U.S. Defense Secretary Ash Carter said Wednesday that the Pentagon will look into reports that the U.S.-led coalition in Syria has killed more than 100 civilians since June.
Human rights groups said Tuesday that airstrikes in and around the ISIS-controlled city of Manbij had killed many residents and wounded dozens more.
Carter said the coalition was aware of the reports.
“We’ll … continue to do all we can to protect civilians from harm,” he said at anti-ISIS coalition defense ministerial news conference at Joint Base Andrews near Washington. “Being scrupulously careful in avoiding civilian casualties and being transparent about this issue is a reflection of the civilized nature of this coalition.”
The Manbij area is the last large tract of land along Syria’s northern border with Turkey under ISIS control, according to the UK-based Syrian Observatory for Human Rights. Considered a strategic supply point between Raqqa and Turkey, it has become the site of intense fighting since a U.S.-backed alliance of Kurdish and Arab militias entered the city in June.
Though accounts vary, human rights group said airstrikes this week killed dozens of people, pushing the death toll past 100.
The Syrian Observatory for Human Rights said airstrikes Tuesday killed 56 people, including 11 children, in the countryside north of Manbij.
Citing accounts from local activists and documentary evidence, Amnesty International said airstrikes on nearby al-Tukhar village Monday and Tuesday killed at least 60 men, women and children in their homes.
The National Coalition of Syrian Revolutionary and Opposition Forces said strikes in Manbij and al-Tukhar killed 95 people, and a number of civilians remained trapped under building rubble.
The groups condemned the attacks and called on coalition forces to step up efforts to prevent civilian deaths.

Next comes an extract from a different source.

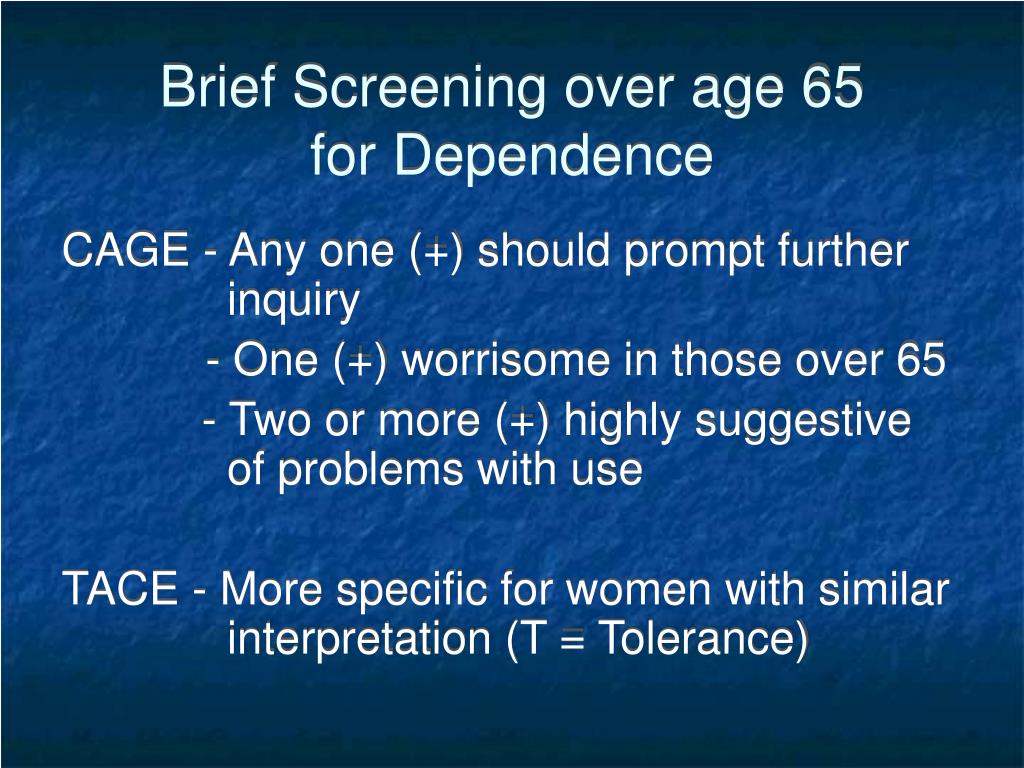 Brief Screening over age 65 for Dependence

CAGE - Any one (+) should prompt further inquiry
- One (+) worrisome in those over 65
- Two or more (+) highly suggestive of problems with use

TACE - More specific for women with similar interpretation (T = Tolerance)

“The bombing of al-Tukhar may have resulted in the largest loss of civilian life by coalition operations in Syria. There must be a prompt, independent and transparent investigation to determine what happened, who was responsible, and how to avoid further needless loss of civilian life,” said Magdalena Mughrabi, interim deputy director of the Middle East and North Africa Program at Amnesty International.
“Anyone responsible for violations of international humanitarian law must be brought to justice and victims and their families should receive full reparation.”
Col. Chris Garver, a spokesman for the U.S. military program charged with fighting ISIS, confirmed that airstrikes were conducted Monday near Manbij.
The U.S.-backed alliance of Kurdish and Arab militias known as the Syrian Democratic Forces launched the offensive in June. The operation aims to keep ISIS fighters from crossing into Turkey and ensure that foreign fighters cannot enter Syria.
A senior administration official called it a hub of ISIS external operations and a “critical supply node” on the road to Raqqa, an ISIS stronghold.
“Cut them off there and they’re totally isolated in Raqqa. So it’s critical, strategic, and we have now launched an operation long in planning to go after it,” the official told CNN in June.
The Syrian Observatory for Human Rights said Manbij’s population density, which is estimated to be in the tens of thousands, makes it difficult to avoid civilian deaths.